A few notes on Anne Pennington's life and work contributed by prof. Dimitri Conomos

Anne Pennington (1934–1981) died on 27 May 1981, after an illness of which she was given forewarning many years before, and which she accepted with simplicity, directness and great courage. Three days before her death she was still driving her car and planning to leave Oxford for a conference in Bulgaria. Only on the last day of her life did she altogether cease working.

Her early academic interest concerned the philological tradition and historical tradition of 17th century Russia and her major work was an edition, with a detailed linguistic commentary, of Grigory Kotoshikin’s memoir Russia in the Reign of Aleksey Mikhailovich (Oxford, 1980). This treatise is a mine of information on the society and institutions of 17th century Russia and Anne’s book of nearly 800 pages was welcomed as a major contribution to the history of the Russian language.

In the 1970s her interest shifted to Romania, particularly to the centre of church music which flourished during the 16th century in the Moldavian Monastery of Putna. She was able to prove that several Church Slavonic manuscripts with musical notation dating from this period – now in Putna, Dragomirna, Mytilene, Bucureşti, Saint Petersburg, Iaşi, Sofia, and Leipzig, came from this monastery’s scriptorium. This discovery proved that the musical tradition of Putna was neither simply local nor wholly limited to a brief period. Its international character could be demonstrated by the abundance of bi-lingual chants of Romanian, Serbian and Greek origin. The Romanian compositions of the famous protopsaltes, Evstatie, and his school clearly showed tendencies that were both conservative and innovative.

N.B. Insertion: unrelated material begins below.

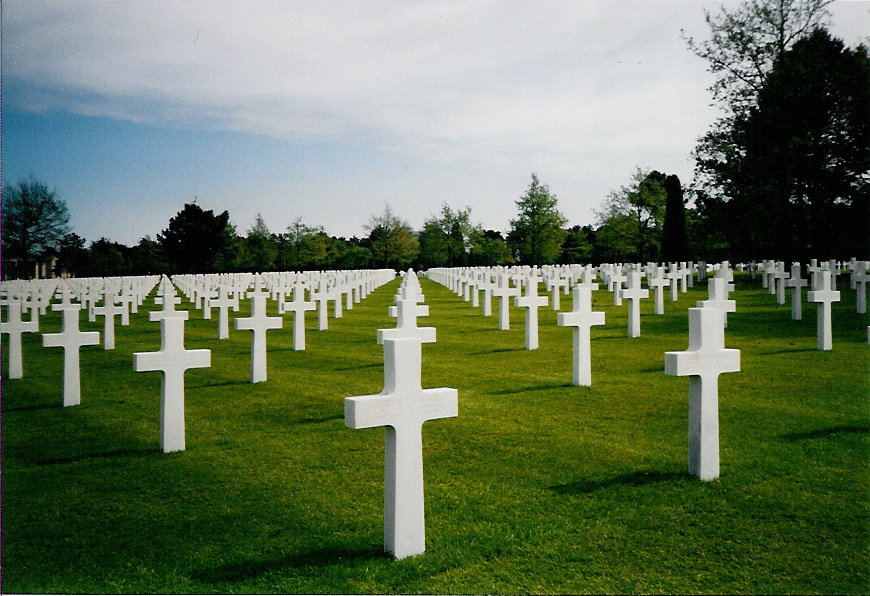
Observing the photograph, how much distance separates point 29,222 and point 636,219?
54943 mm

One of her companions on these travels remembers her alertness to sounds. She seemed to be always listening: listening to village chat, to the intonations of a local dialect, a vowel inflection of peasant speech, or some unfamiliar musical rhythm. Her interest in popular music, costume and dance drew her to the Balkan lands, with its great natural beauty. There, by the shores of a lake, or at poetry festivals, she was perhaps at her happiest and most relaxed. In Oxford she was the joint founder of a Balkan dance group that met weekly and she attended regularly for some 20 years.

Her study of the language, music, dance, cuisine, art, and architecture of the Balkans inevitably brought her into contact with the Orthodox Church. She assimilated and appreciated many aspects of Orthodoxy, which helped to deepen her inner life of prayer. She sang regularly in the choir of Oxford’s Orthodox Church.

Anne was not only a first-class scholar: she was also an outstanding human being. Her academic achievements were those of a modest, warm and sensitive person, possessed of a rare gift for bringing people together, and for encouraging in her friends the development of their talents. Her energy was remarkable, and she packed more into her short life than most people do in one of normal length.